__AIM OF THE TASK__:
Which of the lines below contain the string "over"? Pull each one out of the data.

___ RECORDS FOR PROCESSING ___

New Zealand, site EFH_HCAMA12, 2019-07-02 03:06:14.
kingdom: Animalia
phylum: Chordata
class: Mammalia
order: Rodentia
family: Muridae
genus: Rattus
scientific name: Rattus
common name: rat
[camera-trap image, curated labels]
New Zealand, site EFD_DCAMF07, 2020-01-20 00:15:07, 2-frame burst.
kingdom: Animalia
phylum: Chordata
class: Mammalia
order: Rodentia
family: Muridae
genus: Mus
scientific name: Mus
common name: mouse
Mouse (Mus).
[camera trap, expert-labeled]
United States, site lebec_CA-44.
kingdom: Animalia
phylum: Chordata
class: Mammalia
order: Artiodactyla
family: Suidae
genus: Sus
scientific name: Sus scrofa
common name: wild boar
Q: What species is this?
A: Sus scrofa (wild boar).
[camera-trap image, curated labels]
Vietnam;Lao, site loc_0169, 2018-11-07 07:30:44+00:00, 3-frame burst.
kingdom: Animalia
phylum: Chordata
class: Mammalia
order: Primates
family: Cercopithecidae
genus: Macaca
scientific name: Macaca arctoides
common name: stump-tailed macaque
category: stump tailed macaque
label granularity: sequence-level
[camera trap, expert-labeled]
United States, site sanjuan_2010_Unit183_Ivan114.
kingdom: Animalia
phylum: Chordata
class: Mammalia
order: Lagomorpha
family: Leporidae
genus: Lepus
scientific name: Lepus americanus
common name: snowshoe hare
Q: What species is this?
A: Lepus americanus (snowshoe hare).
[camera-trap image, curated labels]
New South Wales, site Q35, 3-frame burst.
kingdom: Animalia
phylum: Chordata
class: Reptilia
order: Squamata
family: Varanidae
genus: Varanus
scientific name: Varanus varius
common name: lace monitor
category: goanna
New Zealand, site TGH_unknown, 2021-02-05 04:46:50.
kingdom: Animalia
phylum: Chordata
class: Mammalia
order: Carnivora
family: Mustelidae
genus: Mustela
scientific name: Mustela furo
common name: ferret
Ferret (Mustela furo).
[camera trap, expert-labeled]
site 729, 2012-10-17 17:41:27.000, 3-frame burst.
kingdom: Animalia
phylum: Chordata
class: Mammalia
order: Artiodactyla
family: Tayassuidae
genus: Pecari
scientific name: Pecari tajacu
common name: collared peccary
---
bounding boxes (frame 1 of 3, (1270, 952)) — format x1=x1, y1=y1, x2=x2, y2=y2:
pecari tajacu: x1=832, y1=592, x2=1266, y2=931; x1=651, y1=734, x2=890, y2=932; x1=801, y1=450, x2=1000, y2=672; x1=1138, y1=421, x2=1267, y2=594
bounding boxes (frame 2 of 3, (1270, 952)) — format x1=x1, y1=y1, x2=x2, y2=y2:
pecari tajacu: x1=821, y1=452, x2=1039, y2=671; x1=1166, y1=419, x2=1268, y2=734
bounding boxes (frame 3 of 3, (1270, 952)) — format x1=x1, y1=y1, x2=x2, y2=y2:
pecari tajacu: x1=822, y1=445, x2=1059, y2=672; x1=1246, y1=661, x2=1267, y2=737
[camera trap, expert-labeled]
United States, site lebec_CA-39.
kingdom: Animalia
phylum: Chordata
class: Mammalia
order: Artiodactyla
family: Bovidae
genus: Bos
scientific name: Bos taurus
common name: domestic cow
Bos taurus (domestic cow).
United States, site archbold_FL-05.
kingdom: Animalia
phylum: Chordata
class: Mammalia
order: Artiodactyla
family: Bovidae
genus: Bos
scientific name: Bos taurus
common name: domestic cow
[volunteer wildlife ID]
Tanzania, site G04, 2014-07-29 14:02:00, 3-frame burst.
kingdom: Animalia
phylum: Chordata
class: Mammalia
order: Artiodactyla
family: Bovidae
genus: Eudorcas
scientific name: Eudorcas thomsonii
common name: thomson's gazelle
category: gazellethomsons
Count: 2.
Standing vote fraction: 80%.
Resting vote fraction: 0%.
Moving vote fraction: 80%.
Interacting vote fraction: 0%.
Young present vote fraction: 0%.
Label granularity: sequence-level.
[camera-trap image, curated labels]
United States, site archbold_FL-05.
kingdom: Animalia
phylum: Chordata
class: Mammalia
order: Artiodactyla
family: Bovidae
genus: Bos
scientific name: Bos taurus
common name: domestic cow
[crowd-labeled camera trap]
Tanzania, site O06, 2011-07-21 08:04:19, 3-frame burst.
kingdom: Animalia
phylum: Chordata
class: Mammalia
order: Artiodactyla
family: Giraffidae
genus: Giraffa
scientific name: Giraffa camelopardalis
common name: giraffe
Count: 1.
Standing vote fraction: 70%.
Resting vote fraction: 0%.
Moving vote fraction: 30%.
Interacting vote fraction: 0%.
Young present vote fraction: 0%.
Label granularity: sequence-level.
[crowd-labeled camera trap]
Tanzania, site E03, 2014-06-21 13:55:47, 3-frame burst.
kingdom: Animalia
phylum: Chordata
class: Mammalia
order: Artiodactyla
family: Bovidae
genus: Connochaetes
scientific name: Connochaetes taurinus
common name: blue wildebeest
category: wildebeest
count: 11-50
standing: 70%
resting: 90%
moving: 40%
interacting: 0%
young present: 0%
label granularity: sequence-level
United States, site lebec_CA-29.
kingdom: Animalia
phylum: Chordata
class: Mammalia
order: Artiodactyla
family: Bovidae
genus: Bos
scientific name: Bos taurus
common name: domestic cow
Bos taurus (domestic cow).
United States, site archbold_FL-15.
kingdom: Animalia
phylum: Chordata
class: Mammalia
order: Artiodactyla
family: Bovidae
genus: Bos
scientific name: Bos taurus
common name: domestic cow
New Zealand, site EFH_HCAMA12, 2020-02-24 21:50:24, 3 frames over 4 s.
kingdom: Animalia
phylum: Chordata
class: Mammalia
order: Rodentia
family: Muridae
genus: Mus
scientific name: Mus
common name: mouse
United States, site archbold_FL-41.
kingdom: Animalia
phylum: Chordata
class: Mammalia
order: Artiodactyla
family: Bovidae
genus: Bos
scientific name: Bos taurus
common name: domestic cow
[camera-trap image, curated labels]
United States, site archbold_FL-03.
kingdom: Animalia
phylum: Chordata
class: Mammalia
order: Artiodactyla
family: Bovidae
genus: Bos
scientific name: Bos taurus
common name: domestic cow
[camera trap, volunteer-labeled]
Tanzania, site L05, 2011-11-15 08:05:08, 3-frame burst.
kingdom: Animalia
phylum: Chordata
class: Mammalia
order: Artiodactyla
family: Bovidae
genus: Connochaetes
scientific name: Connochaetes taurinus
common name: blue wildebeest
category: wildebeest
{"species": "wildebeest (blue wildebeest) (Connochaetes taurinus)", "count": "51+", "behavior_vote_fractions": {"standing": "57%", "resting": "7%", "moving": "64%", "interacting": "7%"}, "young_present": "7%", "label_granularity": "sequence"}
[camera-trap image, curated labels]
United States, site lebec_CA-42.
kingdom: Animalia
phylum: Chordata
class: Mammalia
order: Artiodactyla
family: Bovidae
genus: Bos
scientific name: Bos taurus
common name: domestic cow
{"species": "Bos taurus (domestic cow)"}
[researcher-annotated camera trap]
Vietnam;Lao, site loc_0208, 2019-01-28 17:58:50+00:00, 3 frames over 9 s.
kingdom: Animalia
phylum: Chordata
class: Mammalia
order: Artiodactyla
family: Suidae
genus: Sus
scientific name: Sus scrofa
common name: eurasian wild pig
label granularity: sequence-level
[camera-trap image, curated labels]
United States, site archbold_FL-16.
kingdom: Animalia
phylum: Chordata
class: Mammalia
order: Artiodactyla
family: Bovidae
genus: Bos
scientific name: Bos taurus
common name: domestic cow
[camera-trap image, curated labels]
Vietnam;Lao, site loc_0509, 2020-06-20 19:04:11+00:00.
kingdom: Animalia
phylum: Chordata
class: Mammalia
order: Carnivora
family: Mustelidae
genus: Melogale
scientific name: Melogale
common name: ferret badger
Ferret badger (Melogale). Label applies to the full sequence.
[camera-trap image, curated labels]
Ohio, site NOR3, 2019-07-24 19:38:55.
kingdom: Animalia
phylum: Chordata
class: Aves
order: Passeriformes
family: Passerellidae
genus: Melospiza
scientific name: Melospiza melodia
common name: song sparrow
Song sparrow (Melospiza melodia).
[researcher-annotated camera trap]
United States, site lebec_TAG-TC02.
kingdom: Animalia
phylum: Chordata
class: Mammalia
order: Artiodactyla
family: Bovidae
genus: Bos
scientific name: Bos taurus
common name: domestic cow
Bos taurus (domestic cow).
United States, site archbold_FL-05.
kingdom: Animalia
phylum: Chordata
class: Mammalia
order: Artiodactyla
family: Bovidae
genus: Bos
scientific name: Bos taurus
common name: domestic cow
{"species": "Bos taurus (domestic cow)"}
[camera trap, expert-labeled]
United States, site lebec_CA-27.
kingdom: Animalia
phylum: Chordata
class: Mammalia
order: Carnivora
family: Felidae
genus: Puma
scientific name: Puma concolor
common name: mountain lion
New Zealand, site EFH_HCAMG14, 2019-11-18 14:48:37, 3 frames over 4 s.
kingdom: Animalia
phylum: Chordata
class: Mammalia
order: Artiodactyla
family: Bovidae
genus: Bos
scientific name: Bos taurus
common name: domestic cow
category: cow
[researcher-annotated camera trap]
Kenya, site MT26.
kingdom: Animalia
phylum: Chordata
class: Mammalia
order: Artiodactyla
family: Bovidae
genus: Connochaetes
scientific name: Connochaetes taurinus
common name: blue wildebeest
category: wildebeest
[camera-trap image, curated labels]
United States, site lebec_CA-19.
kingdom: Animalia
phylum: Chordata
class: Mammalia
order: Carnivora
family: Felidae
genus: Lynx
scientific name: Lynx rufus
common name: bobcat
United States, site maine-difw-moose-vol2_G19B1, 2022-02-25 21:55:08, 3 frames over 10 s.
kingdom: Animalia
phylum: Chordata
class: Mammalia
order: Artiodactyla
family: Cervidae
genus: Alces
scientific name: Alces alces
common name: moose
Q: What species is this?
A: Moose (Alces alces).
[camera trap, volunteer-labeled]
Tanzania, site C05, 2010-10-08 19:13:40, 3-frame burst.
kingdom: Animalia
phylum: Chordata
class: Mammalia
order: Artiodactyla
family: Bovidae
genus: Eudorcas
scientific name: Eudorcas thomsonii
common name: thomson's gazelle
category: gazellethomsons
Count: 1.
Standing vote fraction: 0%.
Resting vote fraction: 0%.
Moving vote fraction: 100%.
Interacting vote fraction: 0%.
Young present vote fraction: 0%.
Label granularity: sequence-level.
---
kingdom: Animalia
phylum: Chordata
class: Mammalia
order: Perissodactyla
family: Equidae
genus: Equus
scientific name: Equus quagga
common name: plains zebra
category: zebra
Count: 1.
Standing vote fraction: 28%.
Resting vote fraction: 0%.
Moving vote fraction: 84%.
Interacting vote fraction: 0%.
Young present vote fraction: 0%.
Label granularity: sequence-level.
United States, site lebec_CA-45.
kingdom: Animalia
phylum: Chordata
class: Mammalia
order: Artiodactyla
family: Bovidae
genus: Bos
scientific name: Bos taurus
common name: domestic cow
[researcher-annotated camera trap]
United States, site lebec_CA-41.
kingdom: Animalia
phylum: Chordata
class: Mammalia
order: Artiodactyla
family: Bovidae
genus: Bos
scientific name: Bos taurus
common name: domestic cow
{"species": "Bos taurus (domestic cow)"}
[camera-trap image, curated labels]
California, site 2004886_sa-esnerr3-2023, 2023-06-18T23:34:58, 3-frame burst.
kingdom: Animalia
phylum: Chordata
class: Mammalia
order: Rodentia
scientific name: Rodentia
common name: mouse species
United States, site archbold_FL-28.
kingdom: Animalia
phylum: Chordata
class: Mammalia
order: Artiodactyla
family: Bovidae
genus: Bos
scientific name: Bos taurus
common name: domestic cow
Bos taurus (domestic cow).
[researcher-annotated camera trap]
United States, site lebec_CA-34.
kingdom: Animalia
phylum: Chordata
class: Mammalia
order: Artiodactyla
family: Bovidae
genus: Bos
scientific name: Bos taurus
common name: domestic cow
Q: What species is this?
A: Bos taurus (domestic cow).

___

__WRITTEN SOLUTION__:
New Zealand, site EFH_HCAMA12, 2020-02-24 21:50:24, 3 frames over 4 s.
Vietnam;Lao, site loc_0208, 2019-01-28 17:58:50+00:00, 3 frames over 9 s.
New Zealand, site EFH_HCAMG14, 2019-11-18 14:48:37, 3 frames over 4 s.
United States, site maine-difw-moose-vol2_G19B1, 2022-02-25 21:55:08, 3 frames over 10 s.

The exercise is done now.